Utility function considers lowest experience in a single skill plus 1/20 part of an average experience in all the skills. It makes for avoid bais in a situation when have some skill in which he is very weak but couple of more skills in which he/she is very advanced.
At the end of a generation, experience of agents is reset to the initial one.
Agent's experience have a chance of mutating (e.g. due to their external proffesional training they had outside GitHub portal). Agent can decide to abandon a particular skill or can improve himself in it, thus the mutation works by: deleting a skill or adding more experience after a generation.
- Tick - our basic measurement of time, a single time unit in the simulation, 1 bit of time
- Iteration - sequent tick in the generation, resets after generation ends
- Generation - ends after gnt - a particular constant period of time
- Run (instance) - in case of many seperate parallel runs at once - generating more results to remove bias
A generation time gnt is a time of workload done typically in 24h hours on GitHub. We find gnt to be exactly..
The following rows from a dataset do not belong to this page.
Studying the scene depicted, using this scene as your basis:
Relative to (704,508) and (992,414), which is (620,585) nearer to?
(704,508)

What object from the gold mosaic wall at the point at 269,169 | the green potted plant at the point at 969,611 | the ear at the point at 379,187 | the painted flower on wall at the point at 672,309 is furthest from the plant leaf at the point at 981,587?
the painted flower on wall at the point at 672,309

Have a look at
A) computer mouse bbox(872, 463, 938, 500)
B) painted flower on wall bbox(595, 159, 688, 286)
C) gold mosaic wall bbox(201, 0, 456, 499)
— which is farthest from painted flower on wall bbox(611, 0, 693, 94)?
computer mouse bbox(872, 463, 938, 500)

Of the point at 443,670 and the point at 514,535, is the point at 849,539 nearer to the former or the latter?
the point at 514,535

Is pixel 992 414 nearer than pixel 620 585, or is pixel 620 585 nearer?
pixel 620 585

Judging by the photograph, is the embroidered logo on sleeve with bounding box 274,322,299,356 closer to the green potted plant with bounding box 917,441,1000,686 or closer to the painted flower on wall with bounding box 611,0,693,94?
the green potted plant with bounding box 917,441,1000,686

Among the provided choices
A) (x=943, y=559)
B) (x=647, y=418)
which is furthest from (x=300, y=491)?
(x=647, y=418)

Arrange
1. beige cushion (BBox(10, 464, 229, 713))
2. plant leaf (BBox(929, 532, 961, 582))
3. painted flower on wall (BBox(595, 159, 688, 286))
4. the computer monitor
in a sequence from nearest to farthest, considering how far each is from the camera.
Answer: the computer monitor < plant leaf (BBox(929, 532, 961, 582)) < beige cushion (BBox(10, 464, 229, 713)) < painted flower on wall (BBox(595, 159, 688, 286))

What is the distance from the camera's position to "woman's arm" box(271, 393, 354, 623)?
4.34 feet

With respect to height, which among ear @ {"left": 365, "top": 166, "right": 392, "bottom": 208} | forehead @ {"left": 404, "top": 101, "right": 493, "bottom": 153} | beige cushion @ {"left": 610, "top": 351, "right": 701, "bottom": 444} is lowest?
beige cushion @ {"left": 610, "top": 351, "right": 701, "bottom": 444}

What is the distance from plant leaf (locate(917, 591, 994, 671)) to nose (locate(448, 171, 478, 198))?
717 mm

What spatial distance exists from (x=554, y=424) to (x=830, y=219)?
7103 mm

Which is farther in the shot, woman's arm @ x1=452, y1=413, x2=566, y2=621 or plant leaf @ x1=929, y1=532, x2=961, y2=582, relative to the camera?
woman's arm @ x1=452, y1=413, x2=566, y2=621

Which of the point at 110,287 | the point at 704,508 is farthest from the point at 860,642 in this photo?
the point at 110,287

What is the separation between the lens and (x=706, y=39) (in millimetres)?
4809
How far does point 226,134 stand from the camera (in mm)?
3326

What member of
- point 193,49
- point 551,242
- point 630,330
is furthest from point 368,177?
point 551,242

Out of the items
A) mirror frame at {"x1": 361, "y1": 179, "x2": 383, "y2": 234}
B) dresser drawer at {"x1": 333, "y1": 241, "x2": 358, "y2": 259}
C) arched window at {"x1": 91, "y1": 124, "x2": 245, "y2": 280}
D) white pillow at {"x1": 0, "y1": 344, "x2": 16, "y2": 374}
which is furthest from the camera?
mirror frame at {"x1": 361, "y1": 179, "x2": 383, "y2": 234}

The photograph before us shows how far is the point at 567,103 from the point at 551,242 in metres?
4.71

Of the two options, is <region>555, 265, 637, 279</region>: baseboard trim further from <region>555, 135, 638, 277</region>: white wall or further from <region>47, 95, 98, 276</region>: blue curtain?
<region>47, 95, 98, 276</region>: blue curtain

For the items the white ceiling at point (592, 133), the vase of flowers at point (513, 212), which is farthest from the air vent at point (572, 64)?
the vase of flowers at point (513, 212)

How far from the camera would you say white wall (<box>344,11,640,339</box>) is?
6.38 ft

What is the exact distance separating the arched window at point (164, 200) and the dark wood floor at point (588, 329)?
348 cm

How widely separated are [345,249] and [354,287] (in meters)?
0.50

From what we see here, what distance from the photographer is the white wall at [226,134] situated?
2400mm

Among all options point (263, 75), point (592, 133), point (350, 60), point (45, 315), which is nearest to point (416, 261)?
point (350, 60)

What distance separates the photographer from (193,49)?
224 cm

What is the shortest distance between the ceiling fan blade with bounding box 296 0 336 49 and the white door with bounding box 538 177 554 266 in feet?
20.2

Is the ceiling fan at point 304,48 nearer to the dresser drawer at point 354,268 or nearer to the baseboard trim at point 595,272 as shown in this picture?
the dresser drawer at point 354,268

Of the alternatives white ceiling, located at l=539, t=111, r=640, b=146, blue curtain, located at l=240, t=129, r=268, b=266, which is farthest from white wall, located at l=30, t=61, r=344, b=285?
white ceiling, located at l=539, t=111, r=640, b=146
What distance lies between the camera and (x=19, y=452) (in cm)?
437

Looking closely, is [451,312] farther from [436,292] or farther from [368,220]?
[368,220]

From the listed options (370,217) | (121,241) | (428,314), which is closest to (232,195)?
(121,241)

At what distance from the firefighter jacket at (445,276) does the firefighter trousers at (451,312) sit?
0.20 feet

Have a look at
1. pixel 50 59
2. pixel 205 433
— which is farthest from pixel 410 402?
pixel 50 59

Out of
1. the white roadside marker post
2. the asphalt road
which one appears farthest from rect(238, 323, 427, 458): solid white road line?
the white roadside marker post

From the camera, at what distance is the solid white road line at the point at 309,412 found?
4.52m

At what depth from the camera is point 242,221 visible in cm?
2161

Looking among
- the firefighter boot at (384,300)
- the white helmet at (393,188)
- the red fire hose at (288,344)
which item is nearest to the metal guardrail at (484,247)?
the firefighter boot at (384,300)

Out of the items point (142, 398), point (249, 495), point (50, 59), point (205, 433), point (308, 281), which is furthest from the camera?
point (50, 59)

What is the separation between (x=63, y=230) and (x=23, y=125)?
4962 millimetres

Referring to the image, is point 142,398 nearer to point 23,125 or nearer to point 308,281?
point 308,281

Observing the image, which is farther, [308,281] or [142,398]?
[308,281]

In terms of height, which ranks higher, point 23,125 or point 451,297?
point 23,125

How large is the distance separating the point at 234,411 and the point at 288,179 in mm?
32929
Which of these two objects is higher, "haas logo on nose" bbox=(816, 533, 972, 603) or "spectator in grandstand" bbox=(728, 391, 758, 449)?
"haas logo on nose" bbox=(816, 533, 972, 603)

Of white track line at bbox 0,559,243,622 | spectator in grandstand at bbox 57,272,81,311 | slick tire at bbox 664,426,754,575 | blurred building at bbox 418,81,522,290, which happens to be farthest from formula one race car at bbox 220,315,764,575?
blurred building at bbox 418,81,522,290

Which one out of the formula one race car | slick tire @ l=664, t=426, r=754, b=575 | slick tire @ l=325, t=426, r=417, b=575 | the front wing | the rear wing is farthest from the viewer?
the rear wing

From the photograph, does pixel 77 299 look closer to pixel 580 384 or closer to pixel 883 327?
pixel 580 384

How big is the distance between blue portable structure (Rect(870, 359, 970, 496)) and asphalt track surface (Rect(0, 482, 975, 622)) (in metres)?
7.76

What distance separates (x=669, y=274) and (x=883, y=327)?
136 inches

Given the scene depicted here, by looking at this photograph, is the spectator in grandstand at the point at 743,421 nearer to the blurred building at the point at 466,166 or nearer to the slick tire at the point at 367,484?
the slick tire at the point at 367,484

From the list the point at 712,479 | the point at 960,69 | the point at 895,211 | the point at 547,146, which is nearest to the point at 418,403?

Performance of strategy is measured by number of ticks required to close all the tasks.
Validation model under construction...
Q: I got this warning message in the output console
"WARNING: Unevenly distributed hash code - Degraded Preformance"
A: This is normal behaviour, when adding lot of Agents, from JScience's Fast Map, described here. Just make sure that your Agent class implements hashCode() and equals() very properly.
Q: Simulation runs very slowly
A: Run in a batch remote mode on an Unix computational machine, where there is lot of RAM and cores. Disable outputting messages in classes: PjiitOutputter and ValidationOutputter.